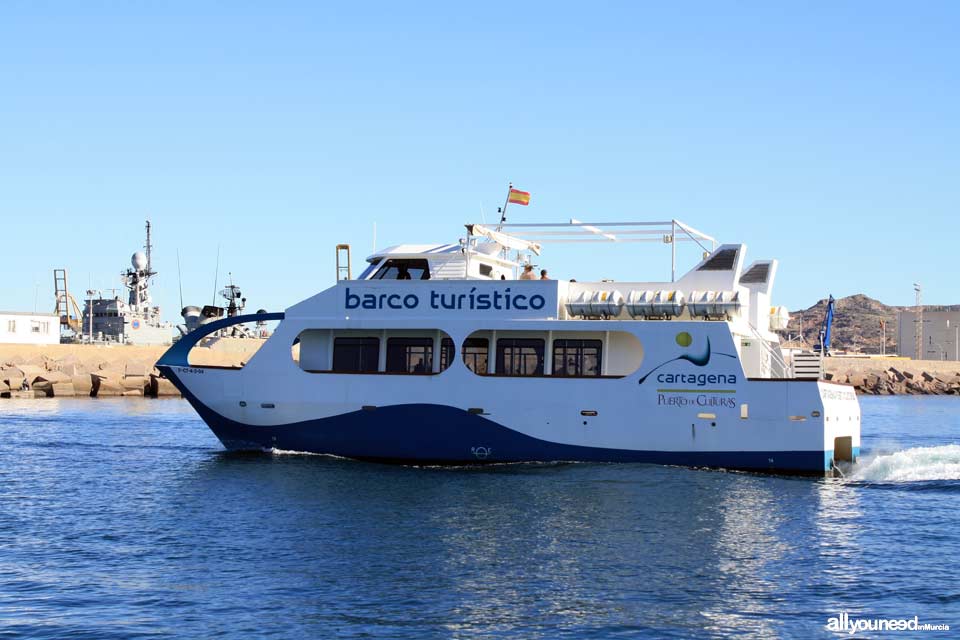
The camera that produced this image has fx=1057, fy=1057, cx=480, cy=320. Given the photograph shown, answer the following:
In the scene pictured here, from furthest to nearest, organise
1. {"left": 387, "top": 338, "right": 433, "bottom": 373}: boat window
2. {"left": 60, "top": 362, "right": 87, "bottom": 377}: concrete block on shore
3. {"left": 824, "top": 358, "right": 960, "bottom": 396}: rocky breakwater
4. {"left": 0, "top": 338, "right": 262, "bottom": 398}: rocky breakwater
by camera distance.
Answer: {"left": 824, "top": 358, "right": 960, "bottom": 396}: rocky breakwater → {"left": 60, "top": 362, "right": 87, "bottom": 377}: concrete block on shore → {"left": 0, "top": 338, "right": 262, "bottom": 398}: rocky breakwater → {"left": 387, "top": 338, "right": 433, "bottom": 373}: boat window

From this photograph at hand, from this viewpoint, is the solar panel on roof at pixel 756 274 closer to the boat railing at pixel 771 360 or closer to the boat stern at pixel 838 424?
the boat railing at pixel 771 360

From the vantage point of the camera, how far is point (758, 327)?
2538cm

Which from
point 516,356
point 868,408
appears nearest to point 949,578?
point 516,356

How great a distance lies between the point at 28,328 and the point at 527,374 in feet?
193

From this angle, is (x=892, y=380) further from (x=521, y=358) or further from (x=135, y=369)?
(x=521, y=358)

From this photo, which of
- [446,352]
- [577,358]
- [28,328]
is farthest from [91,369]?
[577,358]

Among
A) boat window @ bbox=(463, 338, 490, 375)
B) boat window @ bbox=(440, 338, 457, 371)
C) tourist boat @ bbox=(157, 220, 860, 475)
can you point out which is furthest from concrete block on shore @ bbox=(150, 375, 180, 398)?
boat window @ bbox=(463, 338, 490, 375)

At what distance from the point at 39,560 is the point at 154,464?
1062 cm

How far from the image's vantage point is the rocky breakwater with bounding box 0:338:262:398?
177 feet

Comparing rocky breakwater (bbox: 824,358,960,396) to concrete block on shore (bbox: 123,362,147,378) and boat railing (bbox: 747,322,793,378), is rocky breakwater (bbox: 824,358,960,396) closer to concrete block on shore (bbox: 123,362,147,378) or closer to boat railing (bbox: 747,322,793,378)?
concrete block on shore (bbox: 123,362,147,378)

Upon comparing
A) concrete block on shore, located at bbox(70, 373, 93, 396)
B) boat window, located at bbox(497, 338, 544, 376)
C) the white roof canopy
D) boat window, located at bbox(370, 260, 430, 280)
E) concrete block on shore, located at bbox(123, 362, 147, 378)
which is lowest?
concrete block on shore, located at bbox(70, 373, 93, 396)

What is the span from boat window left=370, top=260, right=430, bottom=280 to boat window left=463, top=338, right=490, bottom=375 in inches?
84.8

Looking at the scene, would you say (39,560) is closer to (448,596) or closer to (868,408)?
(448,596)

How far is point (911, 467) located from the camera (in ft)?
80.6
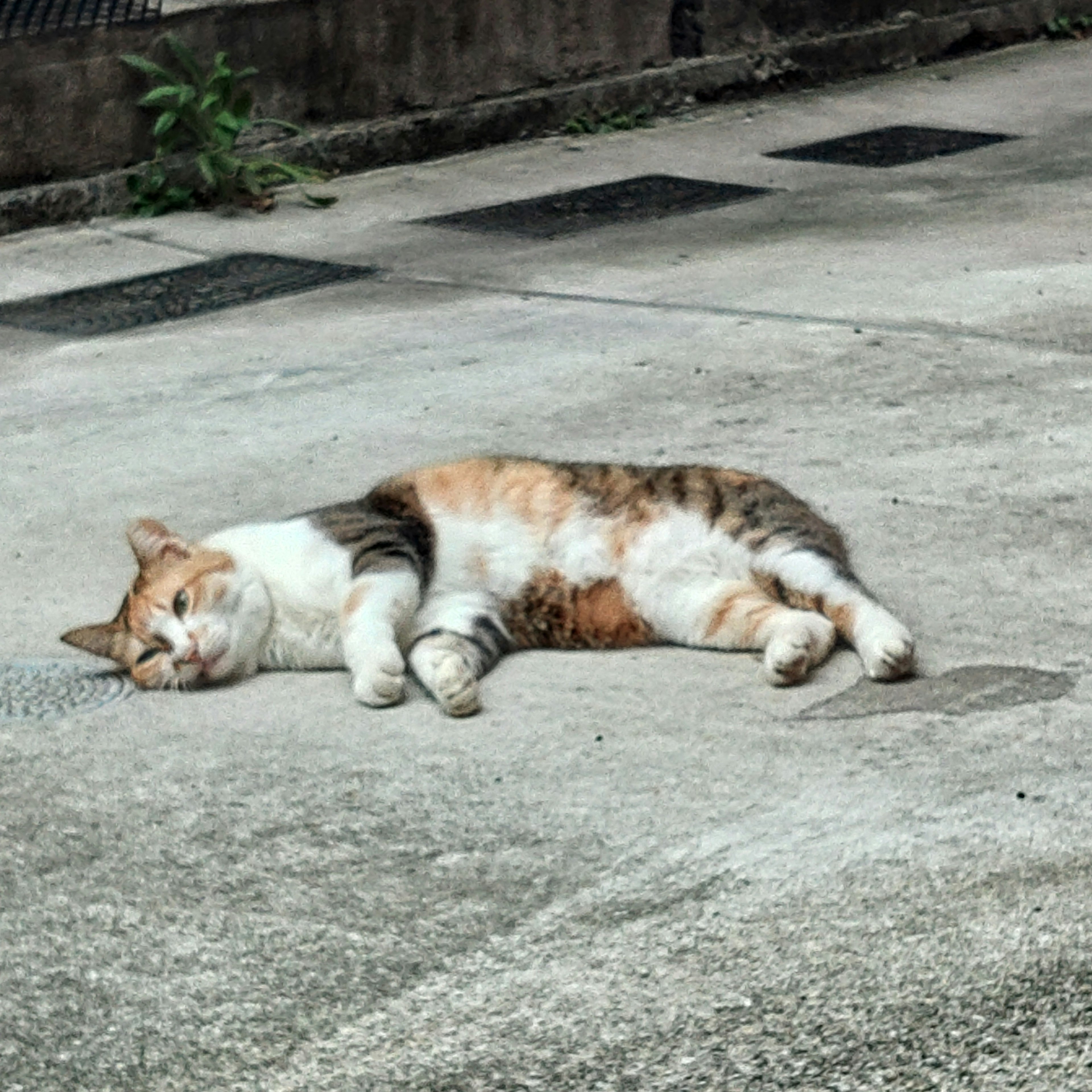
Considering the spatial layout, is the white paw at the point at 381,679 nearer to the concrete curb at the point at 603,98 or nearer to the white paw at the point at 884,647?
the white paw at the point at 884,647

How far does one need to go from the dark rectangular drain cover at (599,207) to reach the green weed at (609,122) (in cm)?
120

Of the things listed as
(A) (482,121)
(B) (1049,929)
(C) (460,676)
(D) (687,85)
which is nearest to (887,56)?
(D) (687,85)

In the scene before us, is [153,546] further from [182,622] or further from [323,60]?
[323,60]

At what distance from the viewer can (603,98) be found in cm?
1065

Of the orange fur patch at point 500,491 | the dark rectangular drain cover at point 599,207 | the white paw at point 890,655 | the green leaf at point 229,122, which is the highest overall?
the green leaf at point 229,122

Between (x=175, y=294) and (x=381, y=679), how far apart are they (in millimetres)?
4149

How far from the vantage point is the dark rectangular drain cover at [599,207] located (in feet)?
28.2

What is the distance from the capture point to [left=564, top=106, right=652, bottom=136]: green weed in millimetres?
10516

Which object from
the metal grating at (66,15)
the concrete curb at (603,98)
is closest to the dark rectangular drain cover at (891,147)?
the concrete curb at (603,98)

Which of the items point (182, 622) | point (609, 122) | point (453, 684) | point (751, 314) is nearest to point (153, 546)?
point (182, 622)

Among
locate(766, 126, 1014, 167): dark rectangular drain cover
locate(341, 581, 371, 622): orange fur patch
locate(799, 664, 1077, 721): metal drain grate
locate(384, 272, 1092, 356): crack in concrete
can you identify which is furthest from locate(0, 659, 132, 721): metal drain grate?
locate(766, 126, 1014, 167): dark rectangular drain cover

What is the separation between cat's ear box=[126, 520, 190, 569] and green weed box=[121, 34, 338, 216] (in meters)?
4.83

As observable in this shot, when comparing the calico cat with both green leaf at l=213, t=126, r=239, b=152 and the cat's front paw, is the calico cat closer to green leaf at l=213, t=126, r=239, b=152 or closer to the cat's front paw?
the cat's front paw

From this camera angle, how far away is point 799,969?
291 cm
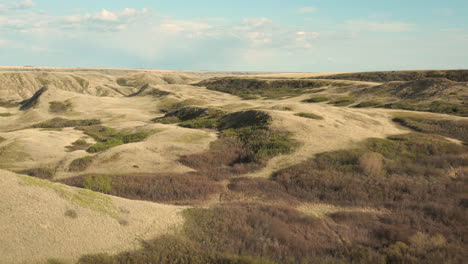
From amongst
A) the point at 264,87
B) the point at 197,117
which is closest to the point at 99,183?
the point at 197,117

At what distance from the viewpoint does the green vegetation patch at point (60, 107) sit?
298ft

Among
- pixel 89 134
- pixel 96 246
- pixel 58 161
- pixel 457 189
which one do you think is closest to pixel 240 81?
pixel 89 134

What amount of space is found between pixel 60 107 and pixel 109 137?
58.8 metres

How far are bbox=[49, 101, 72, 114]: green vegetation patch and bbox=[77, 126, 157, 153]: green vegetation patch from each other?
43607 mm

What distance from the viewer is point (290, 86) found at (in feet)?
390

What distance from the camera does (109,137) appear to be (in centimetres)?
4641

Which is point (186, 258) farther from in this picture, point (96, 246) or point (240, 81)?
point (240, 81)

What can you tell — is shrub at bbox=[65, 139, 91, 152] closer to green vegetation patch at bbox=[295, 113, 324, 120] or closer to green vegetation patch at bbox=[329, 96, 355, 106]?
green vegetation patch at bbox=[295, 113, 324, 120]

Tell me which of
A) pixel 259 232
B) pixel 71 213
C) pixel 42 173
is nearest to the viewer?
pixel 71 213

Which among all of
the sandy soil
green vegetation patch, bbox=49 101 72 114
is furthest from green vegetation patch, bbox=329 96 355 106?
green vegetation patch, bbox=49 101 72 114

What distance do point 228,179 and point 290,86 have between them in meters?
98.8

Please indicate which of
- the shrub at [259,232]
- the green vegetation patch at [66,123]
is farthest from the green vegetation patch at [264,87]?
the shrub at [259,232]

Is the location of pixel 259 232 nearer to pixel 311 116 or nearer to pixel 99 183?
pixel 99 183

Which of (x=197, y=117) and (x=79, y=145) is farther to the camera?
● ● ● ● ●
» Exercise
Put the items above into a JSON list of strings, with one string for each line. Leave out blank lines and the pictures.

» Result for this exercise
[
  "The camera that produced this image has fx=1057, fy=1057, cx=480, cy=320. Given the photograph shown, answer the following:",
  "In the scene pictured here, from furthest to nearest, organise",
  "1. {\"left\": 387, \"top\": 338, \"right\": 433, \"bottom\": 373}: boat window",
  "2. {\"left\": 60, \"top\": 362, \"right\": 87, \"bottom\": 377}: concrete block on shore",
  "3. {\"left\": 824, \"top\": 358, \"right\": 960, \"bottom\": 396}: rocky breakwater",
  "4. {\"left\": 0, \"top\": 338, \"right\": 262, \"bottom\": 398}: rocky breakwater",
  "by camera distance.",
  "Answer: {\"left\": 824, \"top\": 358, \"right\": 960, \"bottom\": 396}: rocky breakwater → {\"left\": 60, \"top\": 362, \"right\": 87, \"bottom\": 377}: concrete block on shore → {\"left\": 0, \"top\": 338, \"right\": 262, \"bottom\": 398}: rocky breakwater → {\"left\": 387, \"top\": 338, \"right\": 433, \"bottom\": 373}: boat window",
  "From this photograph at hand, from this viewpoint, is the solar panel on roof at pixel 756 274 closer to the boat railing at pixel 771 360 or closer to the boat stern at pixel 838 424?",
  "the boat railing at pixel 771 360",
  "From the vantage point of the camera, how far is point (758, 327)?",
  "2538cm",
  "Which from",
  "point 516,356",
  "point 868,408",
  "appears nearest to point 949,578?",
  "point 516,356",
  "How great a distance lies between the point at 28,328 and the point at 527,374 in feet?",
  "193",
  "From this angle, is (x=892, y=380) further from (x=521, y=358) or further from (x=135, y=369)?",
  "(x=521, y=358)",
  "From this photo, which of",
  "- [446,352]",
  "- [577,358]",
  "- [28,328]",
  "is farthest from [91,369]?",
  "[577,358]",
  "Among",
  "A) boat window @ bbox=(463, 338, 490, 375)",
  "B) boat window @ bbox=(440, 338, 457, 371)",
  "C) tourist boat @ bbox=(157, 220, 860, 475)",
  "can you point out which is furthest from concrete block on shore @ bbox=(150, 375, 180, 398)?",
  "boat window @ bbox=(463, 338, 490, 375)",
  "At what distance from the point at 39,560 is the point at 154,464?",
  "1062 cm",
  "How far from the image's vantage point is the rocky breakwater with bounding box 0:338:262:398?",
  "177 feet",
  "Comparing rocky breakwater (bbox: 824,358,960,396) to concrete block on shore (bbox: 123,362,147,378) and boat railing (bbox: 747,322,793,378), is rocky breakwater (bbox: 824,358,960,396) closer to concrete block on shore (bbox: 123,362,147,378) or closer to boat railing (bbox: 747,322,793,378)?",
  "concrete block on shore (bbox: 123,362,147,378)",
  "Upon comparing",
  "A) concrete block on shore, located at bbox(70, 373, 93, 396)",
  "B) boat window, located at bbox(497, 338, 544, 376)",
  "C) the white roof canopy",
  "D) boat window, located at bbox(370, 260, 430, 280)",
  "E) concrete block on shore, located at bbox(123, 362, 147, 378)",
  "which is lowest?",
  "concrete block on shore, located at bbox(70, 373, 93, 396)",
  "What is the span from boat window left=370, top=260, right=430, bottom=280 to boat window left=463, top=338, right=490, bottom=375 in inches?",
  "84.8",
  "Looking at the scene, would you say (39,560) is closer to (448,596) or closer to (868,408)?",
  "(448,596)",
  "How far is point (911, 467) located from the camera (in ft)?",
  "80.6",
  "Considering the spatial layout, is the white paw at the point at 381,679 nearer to the concrete curb at the point at 603,98 or nearer to the white paw at the point at 884,647?",
  "the white paw at the point at 884,647",
  "How far does one need to go from the dark rectangular drain cover at (599,207) to reach the green weed at (609,122) (in cm)?",
  "120",
  "Of the things listed as",
  "(A) (482,121)",
  "(B) (1049,929)",
  "(C) (460,676)",
  "(D) (687,85)",
  "which is nearest to (887,56)?",
  "(D) (687,85)",
  "In the scene before us, is [153,546] further from [182,622] or further from [323,60]?",
  "[323,60]",
  "At what distance from the viewer can (603,98) be found in cm?",
  "1065",
  "Of the orange fur patch at point 500,491 | the dark rectangular drain cover at point 599,207 | the white paw at point 890,655 | the green leaf at point 229,122, which is the highest overall?",
  "the green leaf at point 229,122",
  "Between (x=175, y=294) and (x=381, y=679), how far apart are they (in millimetres)?",
  "4149",
  "How far from the vantage point is the dark rectangular drain cover at [599,207] located (in feet)?",
  "28.2",
  "What is the distance from the capture point to [left=564, top=106, right=652, bottom=136]: green weed in millimetres?",
  "10516",
  "Which object from",
  "the metal grating at (66,15)",
  "the concrete curb at (603,98)",
  "is closest to the dark rectangular drain cover at (891,147)?",
  "the concrete curb at (603,98)",
  "Which of the items point (182, 622) | point (609, 122) | point (453, 684) | point (751, 314) is nearest to point (153, 546)?",
  "point (182, 622)",
  "Among",
  "locate(766, 126, 1014, 167): dark rectangular drain cover",
  "locate(341, 581, 371, 622): orange fur patch",
  "locate(799, 664, 1077, 721): metal drain grate",
  "locate(384, 272, 1092, 356): crack in concrete",
  "can you identify which is furthest from locate(0, 659, 132, 721): metal drain grate?",
  "locate(766, 126, 1014, 167): dark rectangular drain cover",
  "What is the separation between cat's ear box=[126, 520, 190, 569] and green weed box=[121, 34, 338, 216] (in meters)?",
  "4.83",
  "As observable in this shot, when comparing the calico cat with both green leaf at l=213, t=126, r=239, b=152 and the cat's front paw, is the calico cat closer to green leaf at l=213, t=126, r=239, b=152 or closer to the cat's front paw?",
  "the cat's front paw",
  "From this camera angle, how far away is point 799,969?",
  "291 cm",
  "From amongst",
  "A) the point at 264,87",
  "B) the point at 197,117",
  "which is closest to the point at 99,183?",
  "the point at 197,117",
  "At what distance from the viewpoint does the green vegetation patch at point (60, 107) sit?",
  "298ft",
  "Among",
  "- pixel 89 134",
  "- pixel 96 246",
  "- pixel 58 161",
  "- pixel 457 189",
  "which one do you think is closest to pixel 240 81?",
  "pixel 89 134",
  "What amount of space is found between pixel 60 107 and pixel 109 137?",
  "58.8 metres",
  "How far are bbox=[49, 101, 72, 114]: green vegetation patch and bbox=[77, 126, 157, 153]: green vegetation patch from each other?",
  "43607 mm",
  "What distance from the viewer is point (290, 86) found at (in feet)?",
  "390",
  "What distance from the camera does (109,137) appear to be (in centimetres)?",
  "4641",
  "Which is point (186, 258) farther from in this picture, point (96, 246) or point (240, 81)?",
  "point (240, 81)",
  "What can you tell — is shrub at bbox=[65, 139, 91, 152] closer to green vegetation patch at bbox=[295, 113, 324, 120] or closer to green vegetation patch at bbox=[329, 96, 355, 106]?",
  "green vegetation patch at bbox=[295, 113, 324, 120]",
  "Tell me which of",
  "A) pixel 259 232",
  "B) pixel 71 213",
  "C) pixel 42 173",
  "is nearest to the viewer?",
  "pixel 71 213",
  "Which among all of",
  "the sandy soil",
  "green vegetation patch, bbox=49 101 72 114",
  "is furthest from green vegetation patch, bbox=329 96 355 106?",
  "green vegetation patch, bbox=49 101 72 114",
  "What distance do point 228,179 and point 290,86 have between them in meters?",
  "98.8",
  "Please indicate which of",
  "- the shrub at [259,232]",
  "- the green vegetation patch at [66,123]",
  "is farthest from the green vegetation patch at [264,87]?",
  "the shrub at [259,232]",
  "Is the location of pixel 259 232 nearer to pixel 311 116 or nearer to pixel 99 183?",
  "pixel 99 183",
  "Which of (x=197, y=117) and (x=79, y=145) is farther to the camera?"
]